Provavelmente referência de alguma cena de algum anime
-Óbvio que o que temos aqui é o segundo caso, em que o treinamento se assemelha mais àquelas provas dos programas do Sílvio Santos (corda bamba, completar o circuito sem cair na água, entre outros) do que a um treinamento de verdade. Eles realmente tiveram criatividade, principalmente nas partes da “batalha naval”, em que a Nya-tan tinha que adivinhar o próximo movimento e desviar de uma lança, e naquele de jogar shogi enquanto amarrada em uma árvore. Outro exemplo de treinamento parodiado que chega a ser bizarramente divertido é Aikatsu!, anime de idols em que que inclui atividades como escalar montanhas, descer encostas em um tronco de árvore e rastejar na grama enquanto um ventilador gigante te empurra de volta.

Mudança, retorno e internalização

-Ao fim do treinamento, a Nya-tan não parecia mais ela mesma, e sim outra pessoa de personalidade completamente oposta. De fato, talvez essa seja a primeira vez no anime em que pode-se dizer com certeza que ela empreendeu um esforço de forma honesta e trabalhosa para conseguir o que queria, ao invés de utilizar-se de artifícios, chantagens e falcatruas. A princípio, tem-se a impressão de que a velha Nya-tan submergiu completamente para dar lugar à nova e melhorada Nya-tan, mas essa afirmação só está correta em parte.
-Quando você vai para uma entrevista de emprego, você usa gírias ao falar com o entrevistador?
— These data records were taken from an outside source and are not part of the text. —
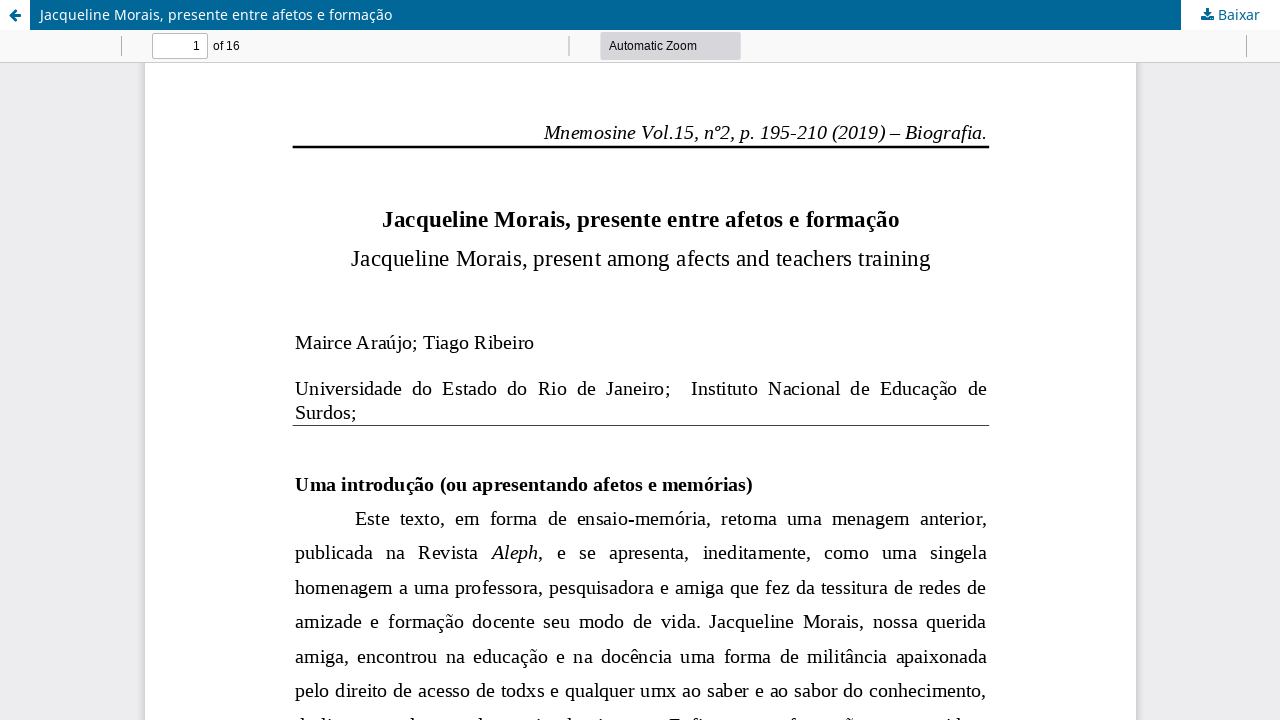

--- FILE ---
content_type: image/svg+xml
request_url: https://www.e-publicacoes.uerj.br/plugins/generic/pdfJsViewer/pdf.js/web/images/toolbarButton-secondaryToolbarToggle.svg
body_size: -26
content:
<!-- This Source Code Form is subject to the terms of the Mozilla Public
   - License, v. 2.0. If a copy of the MPL was not distributed with this
   - file, You can obtain one at http://mozilla.org/MPL/2.0/. -->
<svg xmlns="http://www.w3.org/2000/svg" width="16" height="16" viewBox="0 0 16 16"><path d="M8.707 7.293l-5-5a1 1 0 0 0-1.414 1.414L6.586 8l-4.293 4.293a1 1 0 1 0 1.414 1.414l5-5a1 1 0 0 0 0-1.414zm6 0l-5-5a1 1 0 0 0-1.414 1.414L12.586 8l-4.293 4.293a1 1 0 1 0 1.414 1.414l5-5a1 1 0 0 0 0-1.414z"></path></svg>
Se eu for dar aula, eu posso conversar como se estivesse entre os meus amigos e falar palavrões a rodo? Claro que não, o que eu vou fazer é colocar um sorriso falso na cara e atentar para a postura corporal e o contato ocular direto, sem ficar brincando muito e mudando o tom de voz quando necessário. O mesmo vale para a Nya-tan, que ao jogar shogi, comporta-se exatamente como uma jogadora de shogi se comportaria, reprimindo as emoções (manifestações externas, não confundir com “sentimentos”) e comunicando-se por meio de provérbios típicos do jogo. É o que a sociologia chama de “papeis sociais”, que define-se como o conjunto de “máscaras” utilizadas por um indivíduo em cada situação no seu cotidiano. Isso é tão verdade que ao final do anime, o próprio Takeru percebeu que a Nya-tan não havia mudado suas bases de comportamento, mas sim expandido a variedade de expressões para se adequar a uma situação específica. Ela internalizou aquilo que aprendeu e, portanto, expandiu a consciência.
PS: Uma coisa que eu não tinha percebido no episódio da Usa-tan é que ela poderia estar parodiando a indústria de talentos, principalmente cantores e idols, e ao mesmo tempo parodiando as escolhas de designs em animes como forma de atrair maior público.